» Set of tasks
(a) Reproduce the stretch of the passage on aroma and perceived sweetness from "Van Beilen used" through "as a strawberry.".
(b) Continue the passage on how aromas and pictures affect perceived sweetness, starting where it stops.

» Page excerpt
+===+

It has long been known that adding an aroma to drinks or food, for example yoghurt, can influence the taste. Yoghurt with a strawberry aroma, for example, is experienced as sweeter than yoghurt without a strawberry aroma. Van Beilen shows that adding an illustration to these taste-aroma combinations, for example a picture of a strawberry, can make food taste even sweeter.
Van Beilen used a gustometer developed in Wageningen for her research. A gustometer is a computer-controlled instrument that is able to administer very precisely timed doses of liquids and aromas. Participants in the research were offered a taste-aroma combination via the gustometer: slightly sweetened sugar solutions with a strawberry aroma, a caramel aroma or a savoury aroma.In some cases they were also shown a picture. There were two types of pictures: figurative pictures that showed a sweet object, for example a strawberry, and non-figurative pictures, which, were digitally manipulated so that although they showed the colour and the texture of a strawberry, they were otherwise unrecognizable as a strawberry.

+===+

» Dataset extract

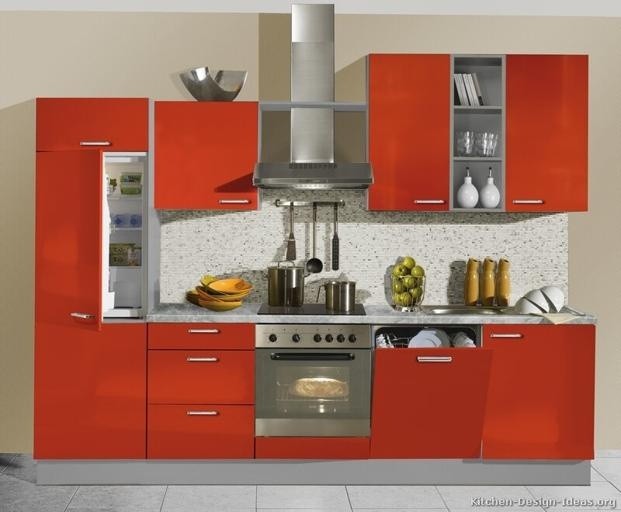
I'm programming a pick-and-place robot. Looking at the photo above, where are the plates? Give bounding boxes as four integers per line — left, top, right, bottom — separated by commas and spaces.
409, 335, 442, 347
186, 276, 253, 311
420, 328, 452, 348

+===+

» Answers for the exercise
(a)
Van Beilen used a gustometer developed in Wageningen for her research. A gustometer is a computer-controlled instrument that is able to administer very precisely timed doses of liquids and aromas. Participants in the research were offered a taste-aroma combination via the gustometer: slightly sweetened sugar solutions with a strawberry aroma, a caramel aroma or a savoury aroma.In some cases they were also shown a picture. There were two types of pictures: figurative pictures that showed a sweet object, for example a strawberry, and non-figurative pictures, which, were digitally manipulated so that although they showed the colour and the texture of a strawberry, they were otherwise unrecognizable as a strawberry.

(b)
Van Beilen’s research reveals that showing a figurative image in combination with food can influence the taste experience for a long period of time. This could, for example, mean that seeing a picture of a strawberry on the packaging could make the sweets taste sweeter for a longer period of time. Adding a non-figurative illustration can influence taste temporarily. This means that non-figurative illustrations should be offered at the moment something is eaten or drunk. Thus by using the right colour for yoghurt and/or its packaging, it would be possible to offer a product that tastes just as sweet but has less sugar.
Less sugar in our food is important for preventing obesity and diabetes. The results of this research could be used by the food industry in the development and marketing of healthier products with less sugar that taste just as sweet.